Baerbock’s words clashed with Berlin’s stance that, despite supplying Kiev with heavy weapons, Germany is not a party to the armed conflict. Her comments were condemned in Russia, as well as slammed by the opposition at home as reckless and dangerous.
“This is a war between Russia and Ukraine,” Scholz clarified on Saturday. “That doesn’t change if we provide Ukraine with financial and humanitarian aid or deliver weapons.”
Apart from the ‘war’ comment, according to Bild, Baerbock jumped the gun this month by saying in an interview with French media that Berlin would not bar Poland from sending German-made Leopard 2 tanks to Ukraine. The chancellery was said to have been blindsided by her statement because Scholz was still negotiating the sensitive matter at the time with the US and other European countries.
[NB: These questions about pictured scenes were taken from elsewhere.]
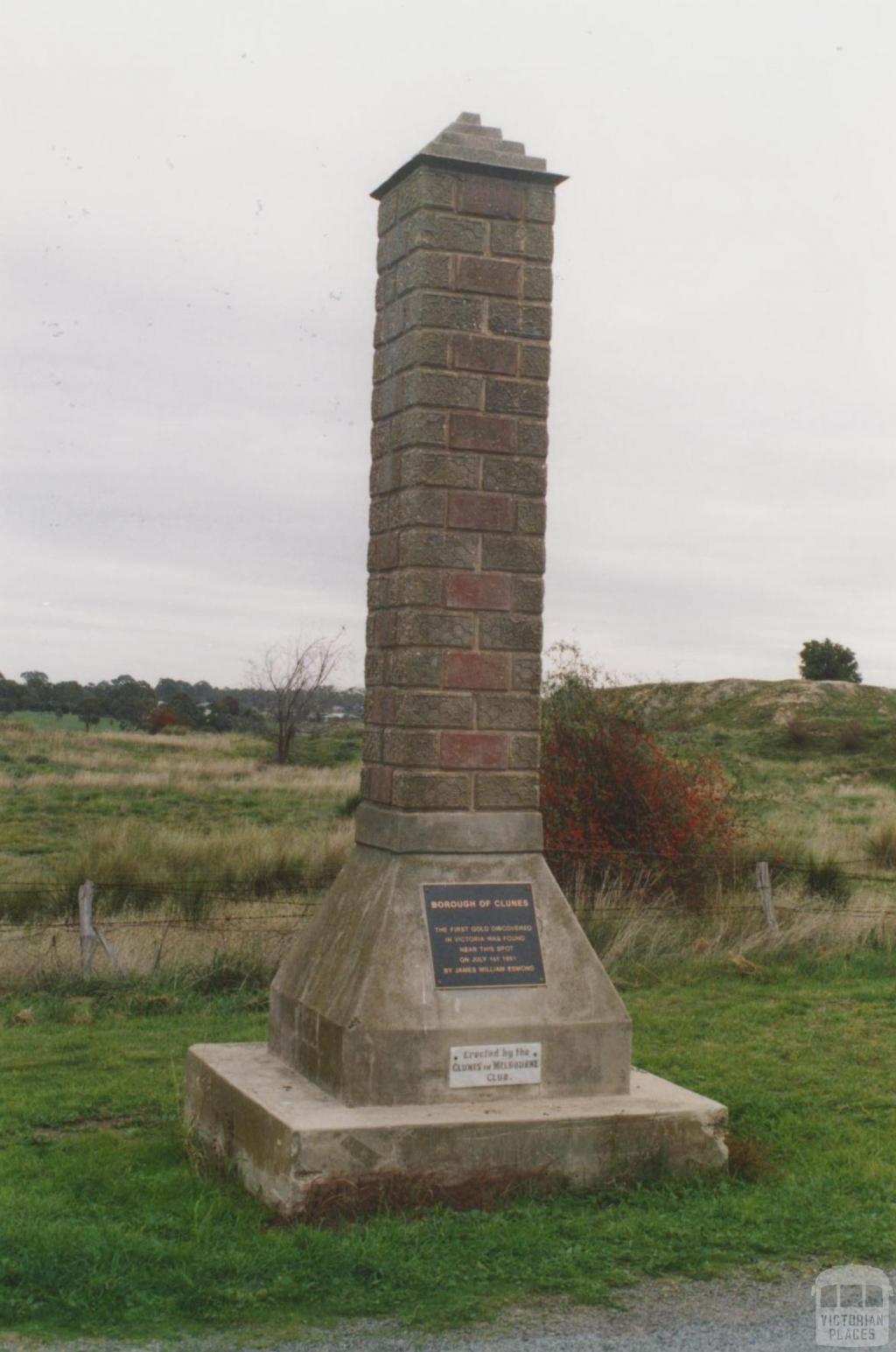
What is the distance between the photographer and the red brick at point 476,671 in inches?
268

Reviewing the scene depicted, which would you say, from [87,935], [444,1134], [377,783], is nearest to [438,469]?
[377,783]

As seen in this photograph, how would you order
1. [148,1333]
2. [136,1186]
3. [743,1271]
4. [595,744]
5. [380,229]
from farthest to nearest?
[595,744] < [380,229] < [136,1186] < [743,1271] < [148,1333]

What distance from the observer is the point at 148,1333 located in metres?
4.86

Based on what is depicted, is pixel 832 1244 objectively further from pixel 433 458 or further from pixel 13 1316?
pixel 433 458

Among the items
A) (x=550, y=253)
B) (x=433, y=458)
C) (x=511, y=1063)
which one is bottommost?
(x=511, y=1063)

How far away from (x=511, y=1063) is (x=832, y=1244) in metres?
1.49

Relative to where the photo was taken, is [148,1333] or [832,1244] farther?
[832,1244]

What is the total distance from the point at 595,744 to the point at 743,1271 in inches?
442

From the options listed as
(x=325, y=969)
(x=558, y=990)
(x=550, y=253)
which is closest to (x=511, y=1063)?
(x=558, y=990)

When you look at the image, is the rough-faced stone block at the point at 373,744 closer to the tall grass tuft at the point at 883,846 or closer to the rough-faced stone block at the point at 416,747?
the rough-faced stone block at the point at 416,747

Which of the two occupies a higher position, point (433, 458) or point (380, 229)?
point (380, 229)

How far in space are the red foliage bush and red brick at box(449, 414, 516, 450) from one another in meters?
9.05

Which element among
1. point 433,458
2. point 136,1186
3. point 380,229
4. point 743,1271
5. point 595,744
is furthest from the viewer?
point 595,744

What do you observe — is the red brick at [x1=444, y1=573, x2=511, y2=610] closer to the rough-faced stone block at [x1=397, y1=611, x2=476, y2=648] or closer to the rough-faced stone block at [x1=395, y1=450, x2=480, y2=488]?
the rough-faced stone block at [x1=397, y1=611, x2=476, y2=648]
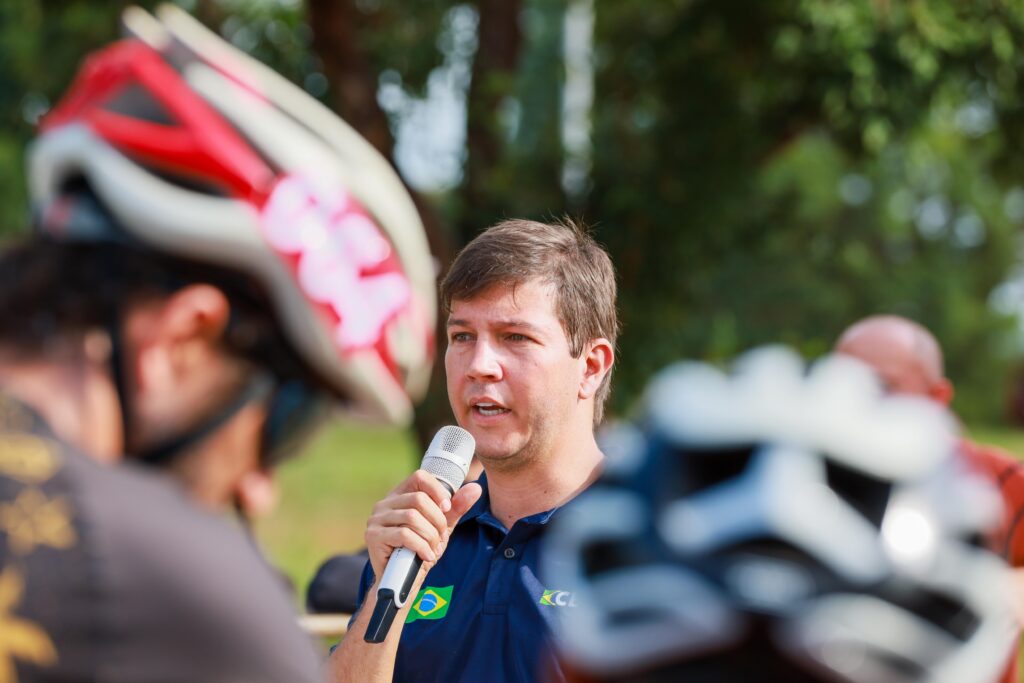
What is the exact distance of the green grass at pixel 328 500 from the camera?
17828 millimetres

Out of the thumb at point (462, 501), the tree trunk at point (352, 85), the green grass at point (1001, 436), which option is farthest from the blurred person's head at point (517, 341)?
the green grass at point (1001, 436)

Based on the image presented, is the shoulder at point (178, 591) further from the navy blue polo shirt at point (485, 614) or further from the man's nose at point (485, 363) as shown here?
the man's nose at point (485, 363)

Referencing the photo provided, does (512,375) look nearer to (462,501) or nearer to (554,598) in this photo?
(462,501)

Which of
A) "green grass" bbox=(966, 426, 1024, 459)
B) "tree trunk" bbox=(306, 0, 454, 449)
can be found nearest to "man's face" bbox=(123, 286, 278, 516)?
"tree trunk" bbox=(306, 0, 454, 449)

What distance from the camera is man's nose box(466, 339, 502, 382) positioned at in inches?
141

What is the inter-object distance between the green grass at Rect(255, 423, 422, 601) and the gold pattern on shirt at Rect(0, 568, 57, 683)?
703 centimetres

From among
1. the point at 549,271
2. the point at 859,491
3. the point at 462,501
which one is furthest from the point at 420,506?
the point at 859,491

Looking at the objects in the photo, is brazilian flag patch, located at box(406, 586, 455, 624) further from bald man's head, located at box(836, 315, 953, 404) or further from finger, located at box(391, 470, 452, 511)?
bald man's head, located at box(836, 315, 953, 404)

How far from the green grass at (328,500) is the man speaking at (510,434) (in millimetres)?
4806

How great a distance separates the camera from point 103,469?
149 cm

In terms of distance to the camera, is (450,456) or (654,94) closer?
(450,456)

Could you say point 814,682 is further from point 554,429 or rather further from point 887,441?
point 554,429

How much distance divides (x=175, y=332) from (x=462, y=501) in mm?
1688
The report said that Baerbock also ruffled some feathers by refusing to fly to Paris for a meeting in October, citing “a family vacation,” and by voicing reservations over the timing of Scholz’s trip to China last year.
Last week, the German Foreign Ministry apologized for tweeting that Russian Foreign Minister Sergey Lavrov, who was travelling in Africa at the time, had come “not to see leopards.” A spokeswoman for African Union Commission Chairman Moussa Faki slammed the tweet, accusing Baerbock’s ministry of rehashing “colonial tropes.”